History

The birth of big time football on Merseyside


From ‘Born Not Manufactured – Five Decades of Inside Stories from the Heart of Everton FC’ – by Ken Rogers.

 

The story behind the birth of Everton FC took a new twist following the 2015 archaeological dig at the site of the former Queen’s Head Hotel in Village Street.

Dr Mark Adams, who led the Museum of Liverpool’s excavation in heartland Everton, produced a fascinating report on the excavation of the Victorian pub where, in November 1879, St Domingo’s Methodist Chapel football team (formed in 1878 and playing in Stanley Park) took the landmark decision to become Everton FC.

Dr Adams said: “The layout of Village Street has not changed since a 1960s demolition programme. It was easy to overlay old maps onto modern aerial photographs to pinpoint the site.”

Earlier in the year Mark had worked on a Roman site on the Wirral, discovered using crop marks visible only from the air. The week before the Everton dig he had worked on an early Bronze Age site that needed specialised geophysical equipment.

The Queen’s Head is one of the youngest sites he has dug, but he was fascinated by the football angle.

Mark said: “Even with such good map evidence, it was possible that everything – including the pub’s foundations – had been removed during the 1960s clearances.

“Luckily, we did not disappoint those hundreds of Evertonians who turned up on the day.”

The remains of the Queens Head were covered by three separate layers, two metres deep in total.  The upper metre was rubble laid down when Everton Park was landscaped in the 1980s. Below was another layer, about 0.75 m thick and mainly made up of hand-made bricks, containing the walls of the pub.

Mark said: “This layer also had a few timbers, plus fragments of Welsh slate from the Queen’s Head roof. This was the first sign that we were close to touching Everton football history.”

Beneath this was a 15 cm layer of coal dust and soot from 130 years of coal fires in the building’s fireplaces.

At the bottom of the trench were the intact foundations of the building, the birthplace of big time football on Merseyside.

Mark said: “We believe we found the front parlour, the most likely location for the bar area where that historic name-change meeting was held.”

Finds from the dig’s lower layers were mostly late 19th and early 20th century pottery.

Despite the pub’s later use, mainly as a dairy, Mark said: “We unearthed a few items that are likely to be from the Queen’s Head including a fragment of decorative tile, possibly from a small arch inside the bar area.”

Oyster shells were found, these days a food of the rich, but a common 19th century pub delicacy.

Most intriguingly, a stoneware inkwell was recovered of a type which is difficult to accurately date. It is probably 19th century, but could be as late the 1940s.

Mark said: “Of course, it would be great to think that we found the container for the ink used to write the minutes of that first Everton FC meeting.”

We can never prove it, but it’s occasionally nice to dream!

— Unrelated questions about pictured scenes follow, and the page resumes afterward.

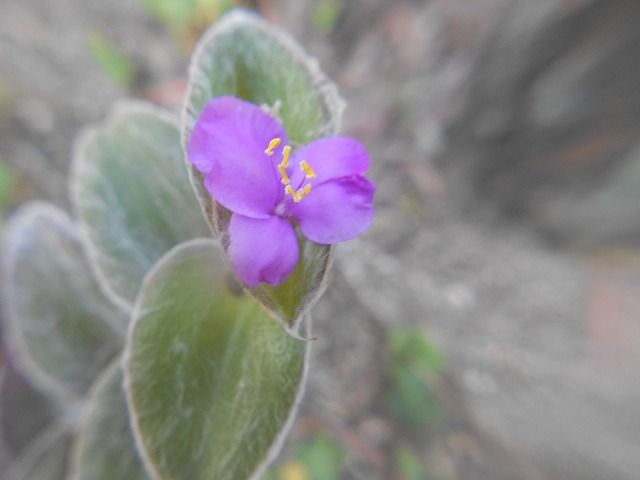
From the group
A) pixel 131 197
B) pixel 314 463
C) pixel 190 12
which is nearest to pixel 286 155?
pixel 131 197

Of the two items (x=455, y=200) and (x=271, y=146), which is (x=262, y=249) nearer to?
(x=271, y=146)

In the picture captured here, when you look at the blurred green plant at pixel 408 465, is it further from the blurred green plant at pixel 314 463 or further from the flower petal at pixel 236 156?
the flower petal at pixel 236 156

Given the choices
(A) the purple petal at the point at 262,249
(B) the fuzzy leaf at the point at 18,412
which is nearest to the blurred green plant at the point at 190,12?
(B) the fuzzy leaf at the point at 18,412

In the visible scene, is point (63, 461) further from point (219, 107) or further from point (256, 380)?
point (219, 107)

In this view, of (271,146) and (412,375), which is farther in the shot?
(412,375)

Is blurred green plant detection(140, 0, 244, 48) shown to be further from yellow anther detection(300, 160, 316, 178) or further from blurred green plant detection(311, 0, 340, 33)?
yellow anther detection(300, 160, 316, 178)

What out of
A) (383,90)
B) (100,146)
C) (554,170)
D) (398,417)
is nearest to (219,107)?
(100,146)

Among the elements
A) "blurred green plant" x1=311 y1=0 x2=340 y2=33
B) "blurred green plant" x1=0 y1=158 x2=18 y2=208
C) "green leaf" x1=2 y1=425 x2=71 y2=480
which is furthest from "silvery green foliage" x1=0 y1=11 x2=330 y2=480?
"blurred green plant" x1=311 y1=0 x2=340 y2=33
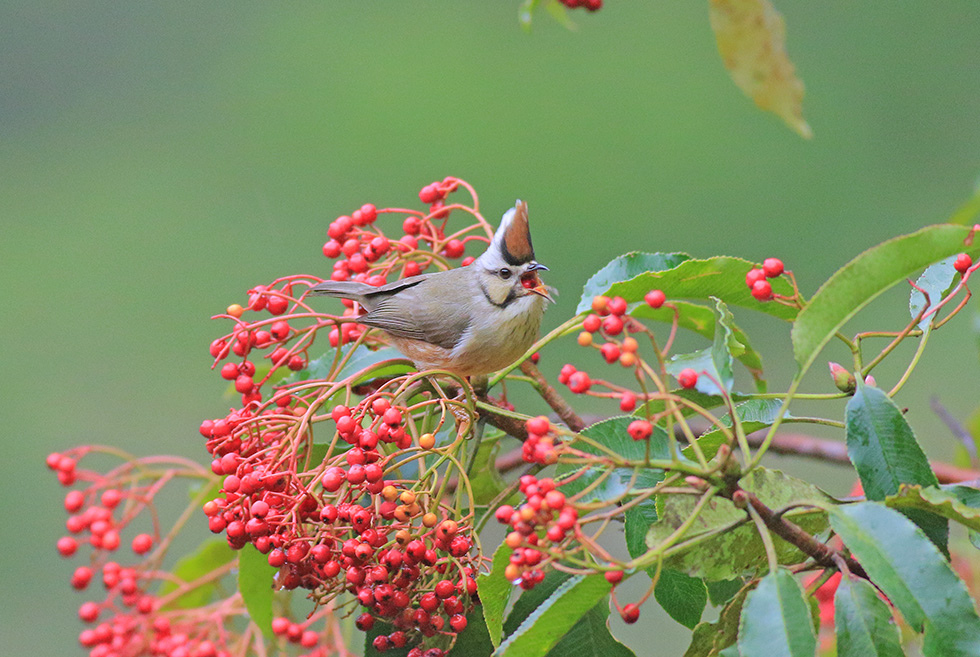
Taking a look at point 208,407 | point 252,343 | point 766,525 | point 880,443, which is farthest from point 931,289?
point 208,407

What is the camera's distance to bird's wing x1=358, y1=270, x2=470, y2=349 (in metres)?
2.18

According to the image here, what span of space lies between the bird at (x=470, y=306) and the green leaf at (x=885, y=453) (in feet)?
2.63

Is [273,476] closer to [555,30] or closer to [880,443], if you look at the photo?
[880,443]

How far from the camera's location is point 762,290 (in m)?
1.53

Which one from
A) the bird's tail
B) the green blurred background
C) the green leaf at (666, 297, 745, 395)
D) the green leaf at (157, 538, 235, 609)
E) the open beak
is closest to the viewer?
the green leaf at (666, 297, 745, 395)

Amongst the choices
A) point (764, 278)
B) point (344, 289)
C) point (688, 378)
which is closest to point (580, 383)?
point (688, 378)

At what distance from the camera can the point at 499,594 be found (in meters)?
1.50

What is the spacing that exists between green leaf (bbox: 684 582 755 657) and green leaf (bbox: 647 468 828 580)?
7 cm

Journalist, author and acknowledged Evertonian Ken Rogers, who reported on the Blues during our glorious 1980s era, inspired the excavation with the full support of the Friends of Everton Park, and Liverpool’s National Wildflower Centre

Ken’s research has forced a re-write of the club’s early history. He said: “I was reading a Sixties book which named Everton’s first secretary as John W. Clarke, described as landlord of the Queen’s Head in 1879.

“The middle initial jumped out. Census research revealed that John W. Clarke was not the pub landlord, but his 26 years old son John William Clarke who lived at the property and would have arranged the name change meeting.

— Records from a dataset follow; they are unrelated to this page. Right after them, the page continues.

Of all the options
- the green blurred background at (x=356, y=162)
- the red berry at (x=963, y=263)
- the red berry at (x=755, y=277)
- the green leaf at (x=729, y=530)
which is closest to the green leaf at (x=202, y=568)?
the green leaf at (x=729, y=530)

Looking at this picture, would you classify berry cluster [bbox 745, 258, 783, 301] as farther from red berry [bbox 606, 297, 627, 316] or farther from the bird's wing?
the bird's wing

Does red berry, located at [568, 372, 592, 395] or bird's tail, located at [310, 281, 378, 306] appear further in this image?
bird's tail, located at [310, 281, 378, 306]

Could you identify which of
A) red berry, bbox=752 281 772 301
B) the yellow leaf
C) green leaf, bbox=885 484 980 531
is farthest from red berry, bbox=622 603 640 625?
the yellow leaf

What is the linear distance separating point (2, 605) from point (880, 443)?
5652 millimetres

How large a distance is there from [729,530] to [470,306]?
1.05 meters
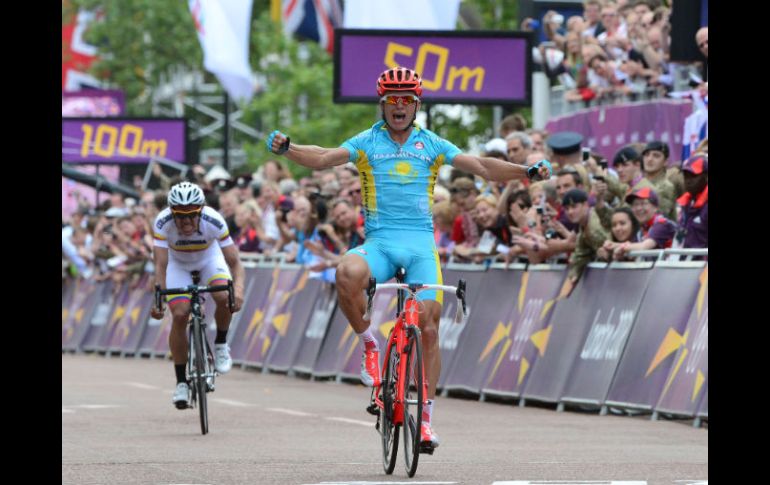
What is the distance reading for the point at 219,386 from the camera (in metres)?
22.5

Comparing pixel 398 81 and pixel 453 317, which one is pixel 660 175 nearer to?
pixel 453 317

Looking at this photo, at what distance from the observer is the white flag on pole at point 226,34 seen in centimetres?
3344

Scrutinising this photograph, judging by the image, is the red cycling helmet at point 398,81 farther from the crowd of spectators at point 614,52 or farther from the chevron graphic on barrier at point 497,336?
the crowd of spectators at point 614,52

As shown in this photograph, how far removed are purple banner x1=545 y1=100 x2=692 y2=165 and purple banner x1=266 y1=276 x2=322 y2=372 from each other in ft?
11.9

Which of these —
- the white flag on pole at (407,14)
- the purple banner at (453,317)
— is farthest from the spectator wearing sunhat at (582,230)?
the white flag on pole at (407,14)

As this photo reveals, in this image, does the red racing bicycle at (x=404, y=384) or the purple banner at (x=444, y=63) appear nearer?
the red racing bicycle at (x=404, y=384)

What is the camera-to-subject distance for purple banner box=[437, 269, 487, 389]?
19.5 m

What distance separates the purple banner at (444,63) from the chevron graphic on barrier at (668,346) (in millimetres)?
8688

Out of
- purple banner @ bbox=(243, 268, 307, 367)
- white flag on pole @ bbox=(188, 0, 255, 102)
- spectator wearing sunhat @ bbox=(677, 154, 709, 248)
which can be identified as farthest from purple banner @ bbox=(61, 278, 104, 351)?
spectator wearing sunhat @ bbox=(677, 154, 709, 248)

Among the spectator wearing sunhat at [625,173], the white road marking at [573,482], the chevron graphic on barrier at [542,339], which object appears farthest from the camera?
the chevron graphic on barrier at [542,339]
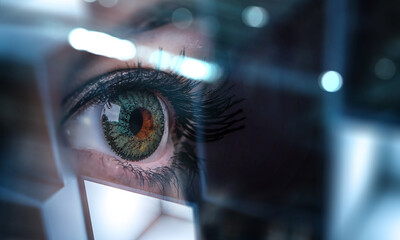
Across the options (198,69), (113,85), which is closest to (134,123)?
(113,85)

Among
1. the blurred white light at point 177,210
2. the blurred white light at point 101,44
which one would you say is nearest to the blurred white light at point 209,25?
the blurred white light at point 101,44

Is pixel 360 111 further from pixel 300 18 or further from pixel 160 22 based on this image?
pixel 160 22

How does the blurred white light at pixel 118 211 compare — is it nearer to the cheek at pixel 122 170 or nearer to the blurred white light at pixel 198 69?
the cheek at pixel 122 170

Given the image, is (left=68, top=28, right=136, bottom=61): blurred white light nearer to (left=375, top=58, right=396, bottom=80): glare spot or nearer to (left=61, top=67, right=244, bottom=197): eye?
(left=61, top=67, right=244, bottom=197): eye

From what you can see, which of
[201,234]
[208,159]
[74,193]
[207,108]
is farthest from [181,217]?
[74,193]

“Clarke the younger was well educated – initially a schoolmaster and then an engineer – well capable of handling meeting notes and organising fixtures with increasingly bigger opposition.

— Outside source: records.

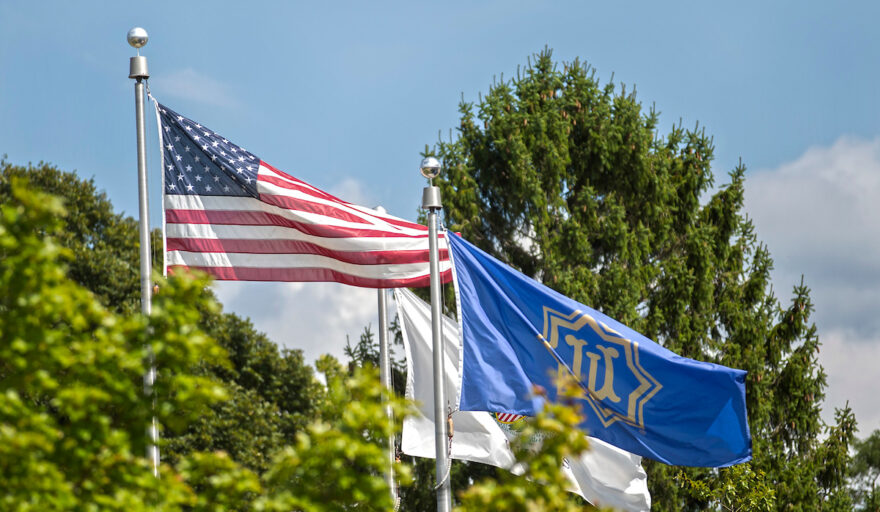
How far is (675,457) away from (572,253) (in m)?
11.1

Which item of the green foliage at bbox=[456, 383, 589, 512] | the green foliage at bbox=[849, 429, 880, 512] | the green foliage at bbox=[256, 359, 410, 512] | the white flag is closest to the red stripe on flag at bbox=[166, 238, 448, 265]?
the white flag

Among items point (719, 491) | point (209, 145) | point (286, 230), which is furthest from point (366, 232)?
point (719, 491)

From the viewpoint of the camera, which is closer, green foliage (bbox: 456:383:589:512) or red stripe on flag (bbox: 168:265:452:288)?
green foliage (bbox: 456:383:589:512)

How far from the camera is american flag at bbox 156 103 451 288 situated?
1275cm

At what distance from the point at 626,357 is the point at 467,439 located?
360cm

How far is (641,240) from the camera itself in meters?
23.8

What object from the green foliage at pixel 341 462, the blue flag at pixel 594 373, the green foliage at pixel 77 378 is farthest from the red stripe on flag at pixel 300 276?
the green foliage at pixel 341 462

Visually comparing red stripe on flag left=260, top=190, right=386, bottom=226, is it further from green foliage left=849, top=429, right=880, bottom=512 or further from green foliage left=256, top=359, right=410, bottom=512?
green foliage left=849, top=429, right=880, bottom=512

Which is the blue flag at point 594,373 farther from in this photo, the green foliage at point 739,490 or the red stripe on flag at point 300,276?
the green foliage at point 739,490

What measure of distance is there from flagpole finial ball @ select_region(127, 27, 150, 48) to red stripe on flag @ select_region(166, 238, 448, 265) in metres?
2.18

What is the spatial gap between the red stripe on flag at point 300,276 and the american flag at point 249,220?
0.01 metres

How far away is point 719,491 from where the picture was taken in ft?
66.3

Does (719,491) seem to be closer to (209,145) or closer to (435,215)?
(435,215)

“His father John would have been hectic in his pub on Saturday afternoons when the new Everton FC played in Stanley Park.”

Peter Lupson, whose book ‘Across the Park’ highlighted key links between Everton and St Domingo’s, attended the dig with the Everton FC Heritage Society who meet upstairs at St Luke’s Church on match days.

Peter described as “breathtaking” the moment the foundations of the Queen’s Head emerged from Dr Adams’ trench. He said: “Suddenly we were looking into the parlour where St Domingo’s held that momentous ‘name change’ meeting. Some of the first players to turn out for the new Everton FC would have been in the room that night.

“For anyone with a pride in the history of the club, the excavation was truly emotional.”

Ken Rogers concluded: “I am so proud to have come from Everton, supported the Blues and charted EFC’s history, a story now reinforced by this excavation. It has brought club and district even closer together. We instinctively recognise the tower on our crest and the famous Toffee Shop. Our roots are now even clearer, so cheers to John W. Clarke and the Queens Head Hotel.”

Dr Mark Adams is pictured during the dig.